The UK government is spending £8.1 million (around $10.3 million) on the tests, which will be carried out by the Transport Research Laboratory before the end of next year. They will initially take place on a private track before moving onto public highways.

As is the case with numerous self-driving car tests taking place today, the two trucks being controlled by the lead vehicle will have humans behind the wheel ready to take over should anything go wrong.

Because the trucks follow each other so closely, it creates a slipstream effect that can reduce fuel consumption and emissions by up to 20 percent. It’s claimed the system will also help ease the country’s busy roads.

“Advances such as lorry platooning could benefit businesses through cheaper fuel bills and other road users thanks to lower emissions and less congestion,” said transport minister Paul Maynard.

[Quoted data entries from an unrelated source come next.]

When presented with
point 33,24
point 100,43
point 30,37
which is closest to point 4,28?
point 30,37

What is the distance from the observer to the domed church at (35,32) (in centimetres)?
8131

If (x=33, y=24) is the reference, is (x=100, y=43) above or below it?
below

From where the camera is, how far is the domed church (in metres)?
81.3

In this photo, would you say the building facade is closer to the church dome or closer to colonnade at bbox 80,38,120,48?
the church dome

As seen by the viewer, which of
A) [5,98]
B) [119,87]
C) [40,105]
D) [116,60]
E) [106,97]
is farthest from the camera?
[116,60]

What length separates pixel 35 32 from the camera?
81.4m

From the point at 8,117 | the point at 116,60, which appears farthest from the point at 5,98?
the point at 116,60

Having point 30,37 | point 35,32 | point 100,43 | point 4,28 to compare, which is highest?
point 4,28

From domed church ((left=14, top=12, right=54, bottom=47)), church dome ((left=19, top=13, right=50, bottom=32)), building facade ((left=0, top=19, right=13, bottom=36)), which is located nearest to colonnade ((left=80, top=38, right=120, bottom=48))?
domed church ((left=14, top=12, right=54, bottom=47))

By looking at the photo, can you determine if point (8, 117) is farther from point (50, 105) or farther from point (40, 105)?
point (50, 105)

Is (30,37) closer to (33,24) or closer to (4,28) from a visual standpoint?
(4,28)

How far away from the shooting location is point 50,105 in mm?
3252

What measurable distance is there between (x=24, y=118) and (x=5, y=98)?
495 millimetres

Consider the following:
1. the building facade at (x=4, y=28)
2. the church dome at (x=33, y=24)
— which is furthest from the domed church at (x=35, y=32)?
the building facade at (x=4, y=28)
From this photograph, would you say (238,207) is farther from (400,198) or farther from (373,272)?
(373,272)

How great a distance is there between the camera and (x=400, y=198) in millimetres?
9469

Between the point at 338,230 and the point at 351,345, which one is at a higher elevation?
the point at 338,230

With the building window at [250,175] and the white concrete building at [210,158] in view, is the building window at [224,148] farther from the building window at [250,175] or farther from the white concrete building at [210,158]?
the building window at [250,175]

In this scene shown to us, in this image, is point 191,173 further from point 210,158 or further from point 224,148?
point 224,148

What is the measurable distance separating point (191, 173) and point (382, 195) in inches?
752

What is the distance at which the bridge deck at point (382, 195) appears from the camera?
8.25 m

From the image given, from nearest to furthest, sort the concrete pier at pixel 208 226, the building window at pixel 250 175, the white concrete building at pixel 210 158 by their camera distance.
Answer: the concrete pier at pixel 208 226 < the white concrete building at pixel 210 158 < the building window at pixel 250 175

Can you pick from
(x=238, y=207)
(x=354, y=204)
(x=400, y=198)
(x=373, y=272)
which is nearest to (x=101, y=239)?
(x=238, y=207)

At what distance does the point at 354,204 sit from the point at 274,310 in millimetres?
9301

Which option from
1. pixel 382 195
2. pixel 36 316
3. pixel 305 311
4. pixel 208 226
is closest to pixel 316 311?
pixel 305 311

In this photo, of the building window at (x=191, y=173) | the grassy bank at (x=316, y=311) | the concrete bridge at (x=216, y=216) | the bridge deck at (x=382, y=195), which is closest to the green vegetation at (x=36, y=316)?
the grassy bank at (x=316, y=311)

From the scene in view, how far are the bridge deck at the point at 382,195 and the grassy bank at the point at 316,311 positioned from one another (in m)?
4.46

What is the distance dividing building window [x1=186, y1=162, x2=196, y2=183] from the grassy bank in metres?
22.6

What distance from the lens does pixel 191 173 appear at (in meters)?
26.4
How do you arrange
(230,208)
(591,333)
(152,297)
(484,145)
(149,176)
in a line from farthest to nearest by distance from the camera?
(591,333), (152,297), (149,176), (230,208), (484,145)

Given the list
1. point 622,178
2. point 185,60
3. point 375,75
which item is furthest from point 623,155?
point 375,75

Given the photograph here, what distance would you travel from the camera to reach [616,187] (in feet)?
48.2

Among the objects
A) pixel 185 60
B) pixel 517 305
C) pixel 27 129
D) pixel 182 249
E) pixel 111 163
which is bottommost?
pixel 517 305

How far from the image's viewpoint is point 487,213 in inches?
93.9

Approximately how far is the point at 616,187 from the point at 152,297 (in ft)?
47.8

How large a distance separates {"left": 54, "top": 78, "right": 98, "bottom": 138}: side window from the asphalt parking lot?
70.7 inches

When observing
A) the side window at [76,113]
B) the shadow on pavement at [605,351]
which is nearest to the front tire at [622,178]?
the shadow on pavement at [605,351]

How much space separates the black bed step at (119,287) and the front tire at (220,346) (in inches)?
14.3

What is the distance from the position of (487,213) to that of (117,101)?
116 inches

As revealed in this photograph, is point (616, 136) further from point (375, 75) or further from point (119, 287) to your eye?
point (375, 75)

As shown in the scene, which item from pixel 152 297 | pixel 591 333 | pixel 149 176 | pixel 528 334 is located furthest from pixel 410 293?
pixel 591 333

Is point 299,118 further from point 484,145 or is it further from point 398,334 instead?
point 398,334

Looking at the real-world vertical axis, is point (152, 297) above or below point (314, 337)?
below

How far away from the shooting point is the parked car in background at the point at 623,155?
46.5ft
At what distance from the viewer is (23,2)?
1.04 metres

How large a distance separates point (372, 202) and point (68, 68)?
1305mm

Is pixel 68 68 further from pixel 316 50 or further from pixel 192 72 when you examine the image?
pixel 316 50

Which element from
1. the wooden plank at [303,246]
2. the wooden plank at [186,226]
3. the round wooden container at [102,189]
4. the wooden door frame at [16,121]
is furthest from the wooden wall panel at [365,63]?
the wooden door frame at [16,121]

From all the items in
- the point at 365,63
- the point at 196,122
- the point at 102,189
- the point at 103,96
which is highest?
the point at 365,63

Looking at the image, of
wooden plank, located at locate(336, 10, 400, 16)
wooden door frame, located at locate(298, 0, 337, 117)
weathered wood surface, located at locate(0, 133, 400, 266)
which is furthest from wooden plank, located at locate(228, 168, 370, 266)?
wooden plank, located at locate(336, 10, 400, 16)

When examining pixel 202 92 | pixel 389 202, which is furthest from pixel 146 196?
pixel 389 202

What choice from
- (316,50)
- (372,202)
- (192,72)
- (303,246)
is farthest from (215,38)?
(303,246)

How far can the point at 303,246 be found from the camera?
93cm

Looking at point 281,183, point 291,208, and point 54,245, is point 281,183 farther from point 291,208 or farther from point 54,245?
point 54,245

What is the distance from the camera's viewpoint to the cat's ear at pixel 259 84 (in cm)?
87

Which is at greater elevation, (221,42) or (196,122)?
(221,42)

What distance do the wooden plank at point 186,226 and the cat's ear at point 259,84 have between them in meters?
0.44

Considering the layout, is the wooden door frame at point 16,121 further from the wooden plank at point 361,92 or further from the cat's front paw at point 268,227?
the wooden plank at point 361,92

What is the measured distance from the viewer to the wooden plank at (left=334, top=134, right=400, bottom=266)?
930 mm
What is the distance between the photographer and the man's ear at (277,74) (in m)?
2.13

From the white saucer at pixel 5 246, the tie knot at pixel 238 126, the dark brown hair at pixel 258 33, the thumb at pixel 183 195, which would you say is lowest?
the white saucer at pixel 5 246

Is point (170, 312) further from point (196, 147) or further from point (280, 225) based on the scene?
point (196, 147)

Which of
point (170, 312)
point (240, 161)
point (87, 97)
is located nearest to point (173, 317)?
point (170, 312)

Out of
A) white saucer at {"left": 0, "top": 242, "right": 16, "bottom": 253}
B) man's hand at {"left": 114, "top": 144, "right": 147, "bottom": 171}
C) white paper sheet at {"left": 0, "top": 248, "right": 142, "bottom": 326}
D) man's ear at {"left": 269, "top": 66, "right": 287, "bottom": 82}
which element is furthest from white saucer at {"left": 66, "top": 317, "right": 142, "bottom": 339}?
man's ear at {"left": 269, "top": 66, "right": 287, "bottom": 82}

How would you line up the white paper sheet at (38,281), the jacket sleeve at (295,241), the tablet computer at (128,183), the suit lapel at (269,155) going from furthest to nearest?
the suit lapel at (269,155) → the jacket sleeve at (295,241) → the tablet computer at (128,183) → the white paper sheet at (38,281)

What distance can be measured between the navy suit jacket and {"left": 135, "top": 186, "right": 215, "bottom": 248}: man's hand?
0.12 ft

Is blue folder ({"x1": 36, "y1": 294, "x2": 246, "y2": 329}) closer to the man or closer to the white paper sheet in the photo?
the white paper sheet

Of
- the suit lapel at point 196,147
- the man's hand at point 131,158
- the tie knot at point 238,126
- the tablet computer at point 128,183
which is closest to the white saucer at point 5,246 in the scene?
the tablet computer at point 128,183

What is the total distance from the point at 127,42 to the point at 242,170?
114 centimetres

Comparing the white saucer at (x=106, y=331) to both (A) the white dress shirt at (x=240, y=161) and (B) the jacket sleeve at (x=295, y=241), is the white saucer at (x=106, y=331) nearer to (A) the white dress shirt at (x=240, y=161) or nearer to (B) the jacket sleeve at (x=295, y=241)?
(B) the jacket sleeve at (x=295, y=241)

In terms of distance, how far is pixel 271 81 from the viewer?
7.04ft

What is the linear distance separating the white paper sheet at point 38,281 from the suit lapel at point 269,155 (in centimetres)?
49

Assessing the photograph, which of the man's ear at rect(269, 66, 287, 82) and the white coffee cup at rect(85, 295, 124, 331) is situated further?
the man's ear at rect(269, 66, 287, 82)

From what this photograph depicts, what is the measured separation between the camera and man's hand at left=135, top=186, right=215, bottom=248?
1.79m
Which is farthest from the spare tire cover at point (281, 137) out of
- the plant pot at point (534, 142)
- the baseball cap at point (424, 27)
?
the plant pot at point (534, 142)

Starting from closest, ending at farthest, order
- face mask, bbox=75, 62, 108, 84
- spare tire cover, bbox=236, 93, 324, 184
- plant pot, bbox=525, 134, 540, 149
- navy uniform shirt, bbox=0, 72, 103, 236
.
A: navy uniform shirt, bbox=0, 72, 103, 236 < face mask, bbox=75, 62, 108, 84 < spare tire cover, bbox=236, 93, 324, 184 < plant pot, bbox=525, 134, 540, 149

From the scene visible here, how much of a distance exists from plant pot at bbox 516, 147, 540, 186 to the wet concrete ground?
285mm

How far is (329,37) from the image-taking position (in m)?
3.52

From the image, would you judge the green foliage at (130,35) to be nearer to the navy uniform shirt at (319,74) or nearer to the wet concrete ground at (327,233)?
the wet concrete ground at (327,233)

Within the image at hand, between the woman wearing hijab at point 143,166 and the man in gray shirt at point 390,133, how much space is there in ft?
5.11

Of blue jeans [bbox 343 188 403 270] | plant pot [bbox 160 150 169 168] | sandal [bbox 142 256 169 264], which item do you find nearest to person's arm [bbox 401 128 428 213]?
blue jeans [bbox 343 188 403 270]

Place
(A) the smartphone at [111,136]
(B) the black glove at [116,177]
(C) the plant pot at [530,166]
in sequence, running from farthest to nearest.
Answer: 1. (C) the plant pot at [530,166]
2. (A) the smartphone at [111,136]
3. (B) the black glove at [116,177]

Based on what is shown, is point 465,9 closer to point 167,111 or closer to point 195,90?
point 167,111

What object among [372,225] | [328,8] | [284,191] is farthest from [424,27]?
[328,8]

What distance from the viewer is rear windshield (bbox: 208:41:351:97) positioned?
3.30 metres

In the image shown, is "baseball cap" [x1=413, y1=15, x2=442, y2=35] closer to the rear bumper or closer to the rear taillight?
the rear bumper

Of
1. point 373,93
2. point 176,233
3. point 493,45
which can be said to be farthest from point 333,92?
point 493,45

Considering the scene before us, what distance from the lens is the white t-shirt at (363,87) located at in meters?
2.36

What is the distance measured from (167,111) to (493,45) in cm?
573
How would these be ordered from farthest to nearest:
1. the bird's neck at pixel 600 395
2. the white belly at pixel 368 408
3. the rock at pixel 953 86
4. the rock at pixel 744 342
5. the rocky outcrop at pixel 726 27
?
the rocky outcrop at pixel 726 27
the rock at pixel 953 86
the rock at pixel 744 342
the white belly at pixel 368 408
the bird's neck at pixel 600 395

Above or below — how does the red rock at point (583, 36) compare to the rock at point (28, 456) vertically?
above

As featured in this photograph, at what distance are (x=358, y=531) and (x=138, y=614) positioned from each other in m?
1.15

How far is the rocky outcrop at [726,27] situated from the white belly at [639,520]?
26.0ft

Platooning has already been tested in several countries, including the US, but it will face a different challenge on the UK’s smaller, heavily congested roads. "We have some of the busiest motorways in Europe with many more exits and entries,” Edmund King, president of the AA – a driving organization similar to AAA – told the BBC. "So what that means is either the platoon would have to break up at entries or exits or indeed, pull over, and that could cause problems for drivers in other cars trying to get on the motorway or get off."

"Platooning may work on the miles of deserted freeways in Arizona or Nevada but this is not America."

Last year, six of Europe’s largest truck manufacturers took part in a European Platooning Challenge that was organized by the Dutch government. Six conveys spent a week traveling across the continent to show the viability of the system.